Reading text
-------------------------

The question is not if, but when and how many.

Layoffs.  They are inevitable in the new healthcare economy that will be defined over the next five to seven years by the impact of the Affordable Care Act and the inevitable deficit reduction through cuts in reimbursement for Medicare, Medicaid and, ultimately, commercial payors. 

SP #38 Armando Rodriguez

These reductions in the workforce will come as the result of mergers and other consolidations as well as CEOs looking to trim expenses in order to maintain acceptable operating margins.  The top-performing CEOs see it coming and they are already making adjustments, much like a major league baseball player adjusts his swing when he knows that the next pitch will surely be a 95-mile-per-hour fastball.

Most major league hitters can hit virtually any fastball that is in the strike zone regardless of speed when they know it is coming.  They make adjustments, and frequently, there are good results.

Healthcare is going to be dealt a fastball.  The real question is what should the employer do for the employees who will be asked to exit the organization to reduce costs.

Here are three points for healthcare CEOs and their HR leaders to consider.  I know I have written about this before, but given where we are in the game, I thought this would be a good time to revisit:

  1. Protect Your Recruiting Brand – How an organization treats its departing employees is noticed, by the survivors as well as employees of competing organizations.  Showing workers the door without any apparent concern for their immediate future is a dead bang bad idea.

-------------------------

Entries drawn from a collection:

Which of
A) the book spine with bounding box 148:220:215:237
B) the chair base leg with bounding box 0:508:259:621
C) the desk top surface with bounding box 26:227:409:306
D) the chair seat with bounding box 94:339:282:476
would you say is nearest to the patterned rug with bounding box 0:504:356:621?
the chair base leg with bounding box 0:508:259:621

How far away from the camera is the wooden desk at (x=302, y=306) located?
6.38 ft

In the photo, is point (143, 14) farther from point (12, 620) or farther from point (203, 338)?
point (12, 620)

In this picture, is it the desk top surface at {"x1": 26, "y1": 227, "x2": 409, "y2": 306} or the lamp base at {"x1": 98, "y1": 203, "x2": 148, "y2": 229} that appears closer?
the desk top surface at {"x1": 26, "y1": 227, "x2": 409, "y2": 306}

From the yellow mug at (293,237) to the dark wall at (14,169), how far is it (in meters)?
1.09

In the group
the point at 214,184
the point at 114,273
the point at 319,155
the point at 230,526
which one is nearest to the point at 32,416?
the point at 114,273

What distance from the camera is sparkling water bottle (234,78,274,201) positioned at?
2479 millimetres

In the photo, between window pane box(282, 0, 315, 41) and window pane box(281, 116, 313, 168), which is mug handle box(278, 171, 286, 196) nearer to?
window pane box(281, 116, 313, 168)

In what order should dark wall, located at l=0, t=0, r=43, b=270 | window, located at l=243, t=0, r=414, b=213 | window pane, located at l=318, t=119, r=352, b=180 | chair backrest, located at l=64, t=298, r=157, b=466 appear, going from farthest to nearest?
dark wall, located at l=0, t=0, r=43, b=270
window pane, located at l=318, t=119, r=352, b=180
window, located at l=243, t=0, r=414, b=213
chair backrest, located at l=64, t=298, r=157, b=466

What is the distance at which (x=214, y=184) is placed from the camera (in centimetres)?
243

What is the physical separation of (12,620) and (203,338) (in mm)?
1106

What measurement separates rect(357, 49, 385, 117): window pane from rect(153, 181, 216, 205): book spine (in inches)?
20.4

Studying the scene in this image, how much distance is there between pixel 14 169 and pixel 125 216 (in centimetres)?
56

-------------------------

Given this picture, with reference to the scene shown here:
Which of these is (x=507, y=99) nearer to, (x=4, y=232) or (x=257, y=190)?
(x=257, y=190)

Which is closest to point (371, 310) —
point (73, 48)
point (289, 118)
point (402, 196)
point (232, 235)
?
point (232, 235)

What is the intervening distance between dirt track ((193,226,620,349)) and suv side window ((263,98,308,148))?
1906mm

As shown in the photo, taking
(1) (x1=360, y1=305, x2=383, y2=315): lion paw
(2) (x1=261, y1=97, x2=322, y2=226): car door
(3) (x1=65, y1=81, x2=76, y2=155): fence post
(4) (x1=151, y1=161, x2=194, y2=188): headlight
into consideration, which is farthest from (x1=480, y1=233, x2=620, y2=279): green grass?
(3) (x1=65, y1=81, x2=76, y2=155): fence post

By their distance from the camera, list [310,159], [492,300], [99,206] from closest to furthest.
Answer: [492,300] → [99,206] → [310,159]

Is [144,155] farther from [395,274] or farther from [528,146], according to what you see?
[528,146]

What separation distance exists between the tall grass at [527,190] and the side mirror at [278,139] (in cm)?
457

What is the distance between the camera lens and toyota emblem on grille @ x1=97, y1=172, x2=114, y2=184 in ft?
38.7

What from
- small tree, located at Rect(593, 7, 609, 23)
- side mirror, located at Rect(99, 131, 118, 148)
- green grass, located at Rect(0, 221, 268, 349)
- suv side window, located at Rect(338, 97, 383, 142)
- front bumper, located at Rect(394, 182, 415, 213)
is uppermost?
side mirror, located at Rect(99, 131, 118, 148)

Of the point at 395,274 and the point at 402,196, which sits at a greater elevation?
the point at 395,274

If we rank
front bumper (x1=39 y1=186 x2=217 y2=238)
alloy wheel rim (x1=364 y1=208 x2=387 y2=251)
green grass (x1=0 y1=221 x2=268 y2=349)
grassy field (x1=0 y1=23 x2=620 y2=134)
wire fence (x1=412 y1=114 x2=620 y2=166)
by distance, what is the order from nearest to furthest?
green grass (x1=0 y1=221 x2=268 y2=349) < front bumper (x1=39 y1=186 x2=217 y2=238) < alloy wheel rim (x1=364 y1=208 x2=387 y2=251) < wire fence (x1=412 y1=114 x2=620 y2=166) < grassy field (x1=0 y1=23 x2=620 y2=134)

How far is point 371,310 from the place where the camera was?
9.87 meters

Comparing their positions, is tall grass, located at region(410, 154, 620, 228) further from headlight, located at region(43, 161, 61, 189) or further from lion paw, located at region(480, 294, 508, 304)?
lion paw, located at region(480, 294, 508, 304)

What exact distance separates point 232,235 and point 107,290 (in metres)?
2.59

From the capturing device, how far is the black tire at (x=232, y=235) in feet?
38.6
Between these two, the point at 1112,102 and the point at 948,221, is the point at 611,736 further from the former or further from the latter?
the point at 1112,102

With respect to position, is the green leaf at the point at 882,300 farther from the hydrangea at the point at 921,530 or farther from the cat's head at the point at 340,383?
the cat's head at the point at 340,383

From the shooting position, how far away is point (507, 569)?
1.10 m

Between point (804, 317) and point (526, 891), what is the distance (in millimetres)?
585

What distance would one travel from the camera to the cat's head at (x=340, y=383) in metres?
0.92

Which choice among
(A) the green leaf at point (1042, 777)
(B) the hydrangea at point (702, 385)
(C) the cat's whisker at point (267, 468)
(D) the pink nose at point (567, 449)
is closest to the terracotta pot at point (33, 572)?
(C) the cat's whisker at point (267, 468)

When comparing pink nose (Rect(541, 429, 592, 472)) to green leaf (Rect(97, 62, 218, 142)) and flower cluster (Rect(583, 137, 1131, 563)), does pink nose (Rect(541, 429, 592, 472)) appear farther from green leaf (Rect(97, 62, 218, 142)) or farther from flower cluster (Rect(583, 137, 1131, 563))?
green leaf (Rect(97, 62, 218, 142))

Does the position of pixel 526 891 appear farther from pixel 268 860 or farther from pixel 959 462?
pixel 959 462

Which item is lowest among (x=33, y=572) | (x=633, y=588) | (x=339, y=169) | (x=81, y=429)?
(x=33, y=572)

-------------------------

Problem requirements
Quote the passage on healthcare layoffs word for word, starting with "Most major league" and going on through "to reduce costs.".

Written response
Most major league hitters can hit virtually any fastball that is in the strike zone regardless of speed when they know it is coming.  They make adjustments, and frequently, there are good results.

Healthcare is going to be dealt a fastball.  The real question is what should the employer do for the employees who will be asked to exit the organization to reduce costs.